Abstract In planning successful development of any field, one of the key objectives is to determine the remaining infield potential. In conventional reservoirs, this is usually performed by using decline curve reserves coupled with volumetric recovery. There exist two disparities when the same methodology is applied in ultra low permeability reservoirs such as shale formations. First, production data used in decline curve analysis may be governed by infinite acting rather than boundary dominated flow regime.

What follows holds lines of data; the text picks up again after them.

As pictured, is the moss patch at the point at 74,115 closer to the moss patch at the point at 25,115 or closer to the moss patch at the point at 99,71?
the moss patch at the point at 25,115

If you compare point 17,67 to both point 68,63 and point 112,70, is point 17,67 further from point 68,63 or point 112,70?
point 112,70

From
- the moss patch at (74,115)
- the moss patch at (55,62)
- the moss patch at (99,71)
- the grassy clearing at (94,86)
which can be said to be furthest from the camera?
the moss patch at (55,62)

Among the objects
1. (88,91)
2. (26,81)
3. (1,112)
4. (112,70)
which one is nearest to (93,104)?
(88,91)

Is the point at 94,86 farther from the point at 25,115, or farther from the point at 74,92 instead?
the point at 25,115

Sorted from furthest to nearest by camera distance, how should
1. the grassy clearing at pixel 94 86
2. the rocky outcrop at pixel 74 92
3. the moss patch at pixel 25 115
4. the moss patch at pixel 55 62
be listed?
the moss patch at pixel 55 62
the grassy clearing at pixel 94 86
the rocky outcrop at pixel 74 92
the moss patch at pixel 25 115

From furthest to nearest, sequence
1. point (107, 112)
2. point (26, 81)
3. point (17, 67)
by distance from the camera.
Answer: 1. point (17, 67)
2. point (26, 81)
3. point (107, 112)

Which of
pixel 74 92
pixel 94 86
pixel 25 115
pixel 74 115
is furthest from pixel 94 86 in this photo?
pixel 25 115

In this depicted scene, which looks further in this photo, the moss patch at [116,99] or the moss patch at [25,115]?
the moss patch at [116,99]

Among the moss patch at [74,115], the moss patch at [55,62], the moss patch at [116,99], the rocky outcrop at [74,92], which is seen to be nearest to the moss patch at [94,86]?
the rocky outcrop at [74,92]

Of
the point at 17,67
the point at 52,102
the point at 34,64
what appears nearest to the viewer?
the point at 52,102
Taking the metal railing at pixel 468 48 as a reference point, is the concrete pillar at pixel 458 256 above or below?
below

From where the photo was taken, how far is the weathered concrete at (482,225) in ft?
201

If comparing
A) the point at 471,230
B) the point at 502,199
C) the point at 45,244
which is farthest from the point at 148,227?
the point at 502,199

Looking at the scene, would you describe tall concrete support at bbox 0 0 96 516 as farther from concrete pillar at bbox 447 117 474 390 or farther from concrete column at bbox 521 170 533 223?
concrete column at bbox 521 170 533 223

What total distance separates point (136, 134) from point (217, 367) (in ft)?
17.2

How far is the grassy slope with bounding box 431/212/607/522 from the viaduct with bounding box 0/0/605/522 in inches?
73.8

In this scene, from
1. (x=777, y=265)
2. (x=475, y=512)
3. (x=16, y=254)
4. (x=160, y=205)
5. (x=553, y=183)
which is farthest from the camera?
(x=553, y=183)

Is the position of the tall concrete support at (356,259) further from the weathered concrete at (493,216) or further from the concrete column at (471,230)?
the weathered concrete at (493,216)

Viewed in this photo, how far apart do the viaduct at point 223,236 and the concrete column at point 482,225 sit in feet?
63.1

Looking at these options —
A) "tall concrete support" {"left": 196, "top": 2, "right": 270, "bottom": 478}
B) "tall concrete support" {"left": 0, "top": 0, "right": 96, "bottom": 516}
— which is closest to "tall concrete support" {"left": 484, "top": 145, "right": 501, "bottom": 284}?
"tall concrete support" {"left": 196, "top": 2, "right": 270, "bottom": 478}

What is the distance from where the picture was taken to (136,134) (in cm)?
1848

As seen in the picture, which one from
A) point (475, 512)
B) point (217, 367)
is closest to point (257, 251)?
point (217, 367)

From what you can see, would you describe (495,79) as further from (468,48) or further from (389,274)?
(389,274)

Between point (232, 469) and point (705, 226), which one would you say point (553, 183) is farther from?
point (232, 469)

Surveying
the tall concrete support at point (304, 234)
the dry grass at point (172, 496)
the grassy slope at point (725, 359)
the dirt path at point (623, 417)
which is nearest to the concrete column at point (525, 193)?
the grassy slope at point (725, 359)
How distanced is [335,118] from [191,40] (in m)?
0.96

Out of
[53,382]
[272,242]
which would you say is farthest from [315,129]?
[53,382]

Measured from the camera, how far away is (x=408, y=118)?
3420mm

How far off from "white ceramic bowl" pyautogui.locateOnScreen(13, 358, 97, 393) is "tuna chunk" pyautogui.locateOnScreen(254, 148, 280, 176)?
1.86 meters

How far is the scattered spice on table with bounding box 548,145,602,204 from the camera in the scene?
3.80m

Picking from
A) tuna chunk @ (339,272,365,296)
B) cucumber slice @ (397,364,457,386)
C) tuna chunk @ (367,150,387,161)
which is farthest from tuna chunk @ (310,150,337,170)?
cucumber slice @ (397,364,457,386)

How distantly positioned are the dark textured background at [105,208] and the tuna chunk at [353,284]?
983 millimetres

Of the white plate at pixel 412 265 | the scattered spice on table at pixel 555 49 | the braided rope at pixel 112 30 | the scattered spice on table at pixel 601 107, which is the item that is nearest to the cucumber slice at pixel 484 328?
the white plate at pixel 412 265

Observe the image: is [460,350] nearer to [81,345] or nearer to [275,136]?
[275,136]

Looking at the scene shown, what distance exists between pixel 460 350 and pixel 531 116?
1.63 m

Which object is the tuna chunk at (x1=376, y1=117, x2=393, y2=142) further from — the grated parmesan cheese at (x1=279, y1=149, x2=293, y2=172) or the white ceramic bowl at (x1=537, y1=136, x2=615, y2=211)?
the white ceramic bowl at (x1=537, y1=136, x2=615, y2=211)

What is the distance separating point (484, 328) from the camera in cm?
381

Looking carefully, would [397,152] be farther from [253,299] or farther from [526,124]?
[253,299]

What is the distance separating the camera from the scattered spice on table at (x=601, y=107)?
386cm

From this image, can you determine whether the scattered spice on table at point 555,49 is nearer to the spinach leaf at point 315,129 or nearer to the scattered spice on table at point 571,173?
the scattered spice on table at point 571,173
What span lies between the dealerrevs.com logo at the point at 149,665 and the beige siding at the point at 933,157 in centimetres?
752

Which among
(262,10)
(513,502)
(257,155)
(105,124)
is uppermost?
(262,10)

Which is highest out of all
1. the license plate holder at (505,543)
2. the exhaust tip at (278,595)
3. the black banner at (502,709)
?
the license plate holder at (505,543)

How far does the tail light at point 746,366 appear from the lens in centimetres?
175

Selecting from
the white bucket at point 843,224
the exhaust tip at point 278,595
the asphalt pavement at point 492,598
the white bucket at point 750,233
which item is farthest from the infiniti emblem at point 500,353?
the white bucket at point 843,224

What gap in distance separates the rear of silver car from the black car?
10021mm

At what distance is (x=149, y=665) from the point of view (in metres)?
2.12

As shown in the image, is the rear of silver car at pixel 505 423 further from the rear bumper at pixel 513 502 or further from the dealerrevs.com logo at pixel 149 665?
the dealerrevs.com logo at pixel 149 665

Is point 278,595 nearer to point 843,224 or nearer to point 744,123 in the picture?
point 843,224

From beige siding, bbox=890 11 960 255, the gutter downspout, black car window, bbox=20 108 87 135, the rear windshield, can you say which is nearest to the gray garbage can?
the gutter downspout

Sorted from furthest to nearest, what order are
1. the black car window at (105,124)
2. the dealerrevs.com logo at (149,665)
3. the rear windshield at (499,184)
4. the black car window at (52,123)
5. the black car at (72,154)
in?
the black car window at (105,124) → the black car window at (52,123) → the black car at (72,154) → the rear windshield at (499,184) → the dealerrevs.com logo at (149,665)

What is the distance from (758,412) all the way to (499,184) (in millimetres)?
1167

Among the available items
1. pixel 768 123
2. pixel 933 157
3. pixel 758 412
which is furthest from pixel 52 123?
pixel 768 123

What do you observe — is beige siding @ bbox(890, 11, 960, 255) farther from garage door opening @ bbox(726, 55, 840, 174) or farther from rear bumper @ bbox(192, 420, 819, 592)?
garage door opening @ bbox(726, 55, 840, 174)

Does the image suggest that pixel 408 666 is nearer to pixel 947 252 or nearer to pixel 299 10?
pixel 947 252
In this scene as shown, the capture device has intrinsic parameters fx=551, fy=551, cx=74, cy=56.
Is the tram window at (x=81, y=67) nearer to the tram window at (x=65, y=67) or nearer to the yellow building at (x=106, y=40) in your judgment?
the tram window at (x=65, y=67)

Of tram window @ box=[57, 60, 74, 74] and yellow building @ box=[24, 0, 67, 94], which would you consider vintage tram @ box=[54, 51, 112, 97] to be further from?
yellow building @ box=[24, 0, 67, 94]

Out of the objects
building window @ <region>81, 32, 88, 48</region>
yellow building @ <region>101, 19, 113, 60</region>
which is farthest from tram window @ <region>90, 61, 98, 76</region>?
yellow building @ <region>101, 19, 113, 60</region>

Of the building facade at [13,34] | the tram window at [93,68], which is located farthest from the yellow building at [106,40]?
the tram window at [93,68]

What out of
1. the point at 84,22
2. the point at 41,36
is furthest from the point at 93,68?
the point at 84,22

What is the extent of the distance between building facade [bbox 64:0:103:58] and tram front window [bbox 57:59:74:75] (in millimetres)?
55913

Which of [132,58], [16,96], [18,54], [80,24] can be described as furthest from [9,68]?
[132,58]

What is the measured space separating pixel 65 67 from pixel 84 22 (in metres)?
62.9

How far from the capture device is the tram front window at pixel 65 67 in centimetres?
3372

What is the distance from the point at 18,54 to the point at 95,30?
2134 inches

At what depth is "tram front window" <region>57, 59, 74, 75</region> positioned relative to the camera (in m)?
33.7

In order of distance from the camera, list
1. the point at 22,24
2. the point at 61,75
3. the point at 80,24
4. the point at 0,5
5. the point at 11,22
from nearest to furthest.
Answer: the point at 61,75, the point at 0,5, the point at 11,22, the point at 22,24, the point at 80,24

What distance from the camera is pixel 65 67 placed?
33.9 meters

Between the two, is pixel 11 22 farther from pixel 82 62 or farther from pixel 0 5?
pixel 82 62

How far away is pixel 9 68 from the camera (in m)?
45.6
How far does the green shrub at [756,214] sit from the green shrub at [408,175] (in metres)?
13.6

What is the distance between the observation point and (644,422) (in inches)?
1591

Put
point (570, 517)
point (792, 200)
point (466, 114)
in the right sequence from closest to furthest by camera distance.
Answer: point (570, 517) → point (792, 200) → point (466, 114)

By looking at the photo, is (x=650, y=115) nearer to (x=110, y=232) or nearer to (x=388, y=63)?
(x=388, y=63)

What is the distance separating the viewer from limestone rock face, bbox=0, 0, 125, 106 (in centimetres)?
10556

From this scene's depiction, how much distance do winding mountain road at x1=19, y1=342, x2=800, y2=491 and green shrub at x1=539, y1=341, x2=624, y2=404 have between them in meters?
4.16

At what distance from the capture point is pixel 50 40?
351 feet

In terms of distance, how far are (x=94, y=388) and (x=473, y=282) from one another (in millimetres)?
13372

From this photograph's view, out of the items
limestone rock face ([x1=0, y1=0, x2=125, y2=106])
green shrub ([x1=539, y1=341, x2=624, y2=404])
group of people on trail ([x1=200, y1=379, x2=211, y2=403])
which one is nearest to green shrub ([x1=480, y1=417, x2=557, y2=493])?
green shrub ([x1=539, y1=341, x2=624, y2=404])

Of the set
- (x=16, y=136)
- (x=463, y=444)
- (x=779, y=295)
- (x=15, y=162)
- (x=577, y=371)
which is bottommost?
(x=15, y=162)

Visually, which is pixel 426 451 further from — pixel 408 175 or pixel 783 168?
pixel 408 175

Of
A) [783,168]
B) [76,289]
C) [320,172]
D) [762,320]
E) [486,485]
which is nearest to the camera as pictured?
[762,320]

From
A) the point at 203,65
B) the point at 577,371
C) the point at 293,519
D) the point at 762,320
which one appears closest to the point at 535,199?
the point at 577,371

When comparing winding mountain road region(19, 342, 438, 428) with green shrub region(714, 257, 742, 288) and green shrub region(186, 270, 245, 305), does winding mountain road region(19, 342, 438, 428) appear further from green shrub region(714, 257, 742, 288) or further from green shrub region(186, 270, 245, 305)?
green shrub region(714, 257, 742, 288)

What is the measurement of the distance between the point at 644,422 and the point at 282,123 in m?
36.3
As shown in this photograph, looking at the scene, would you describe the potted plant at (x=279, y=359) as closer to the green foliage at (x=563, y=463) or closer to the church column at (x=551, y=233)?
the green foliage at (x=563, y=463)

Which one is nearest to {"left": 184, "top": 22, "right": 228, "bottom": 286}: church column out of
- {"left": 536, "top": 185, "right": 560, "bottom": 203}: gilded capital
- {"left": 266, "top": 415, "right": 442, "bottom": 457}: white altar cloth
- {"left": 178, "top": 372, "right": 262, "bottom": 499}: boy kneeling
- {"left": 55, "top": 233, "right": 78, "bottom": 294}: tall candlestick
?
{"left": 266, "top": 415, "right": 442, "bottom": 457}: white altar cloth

The prolonged infinite acting production reduces volumetric recovery efficiency to half of what is obtained in conventional reservoirs in situations where spacing exceeds the drainage area during a life of the well. Secondly, in these tight reservoirs, hydraulic stimulation generates the necessary conduit for hydrocarbons to flow at commercial rates, and may also interconnect individual wells into a flow network. Interference among wells in the same flow network must be accounted for to accurately assess remaining infield potential. This study addresses these issues by developing a new evaluation system to assess field maturity. Production data from 40 wells of core area Barnett shale were analyzed in this study. Based on infinite acting flow behavior exhibited by these wells, new methodologies are presented to estimate reserves and recovery. These methodologies are applicable to the cases where flow over the life of a well is governed by an interconnected yet infinite acting flow system. A new reservoir management tool is presented which serves as an aid in assessing field development maturity. It is developed by utilizing a correlation between cumulative stimulation treatment volume and reserves which are adjusted for interference and restimulation. Stimulation treatment volume was selected owing to the mixed presence of vertical and horizontal wells found in the investigated reservoir - the Barnett shale. Due to the straightforward nature of this evaluation system, it can be applied to other shale or ultra tight formations as well as to conventional reservoirs.